Joe Rossi started his pro baseball career right out of high school as a free agent in 1941. He signed to play with the Merced Bears of the California League, appeared in 8 games and hit .381 his first year out. Over the next few years he was with several teams in different leagues. His first good year came in 1946 with the Tyler Trojans of the East Texas League where he played in 111 contests and hit .325 with 9 homers.

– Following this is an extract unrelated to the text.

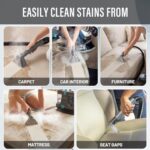 Starrybot Portable Carpet Cleaner Machine with Steam and Heating Techology - Image 6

He came right back in 1947, playing with the Waco Dons and the Shreveport Sports and hit .332 with 20 round-trippers. From 1948 through 1951, he hit for a four-year average of .325 with the Spokane Indians and the Portland Beavers, with 38 homers. This opened the door for Joe's entrance into the major leagues and the story that goes with it. On November 19, 1951, Rossi was drafted by the Cincinnati Reds from the Portland Beavers of the Pacific Coast League in the 1951 Rule V Draft.

The story goes that the famed Rogers Hornsby, who was managing the Seattle Rainiers at the time in 1951, said that Rossi would never make it in the majors. But after a good year with Portland, the Reds gave him a shot in 1952 and he hit .221 in 55 games. Hornsby had recently been let go as manager of the St. Louis Browns and arrived at Crosley Field for a Hall of Famers celebrities night. Joe let the great "Rajah" know that he was now a big leaguer. But wouldn't you know it... the Reds fired manager Luke Sewell a few weeks later and replaced him with Hornsby and Joe was soon gone from the majors. After the season, Rossi was traded by the Reds, along with Cal Abrams and Gail Henley, to the Pittsburgh Pirates in return for Gus Bell.

Rossi stayed in baseball, probably hoping that lightning would strike his bat again or better yet, Hornsby. Joe was 32 in 1953 and spent the year with the Toronto Maple Leafs of the International League, hitting .257 and catching 76 games. In 1956 he tried his hand as player-manager of the Spokane Indians of the Northwest League, but they finished last with a 56-77 record, 31 games back; Joe managed to catch 96 games, hitting .316 with five homers. In 1957, at age 36, he decided it would be his 14th and last year in pro baseball. He went out strong, hitting .307 for the Modesto Reds with 106 base hits in 345 at bats, catching 93 contests.

After baseball Rossi became harbor master at the Point San Pablo Yacht Harbor until the early 1970s. Later he owned a pawn shop in in Richmond, CA. He died February 20, 1999, at age 74, in Oakland, CA.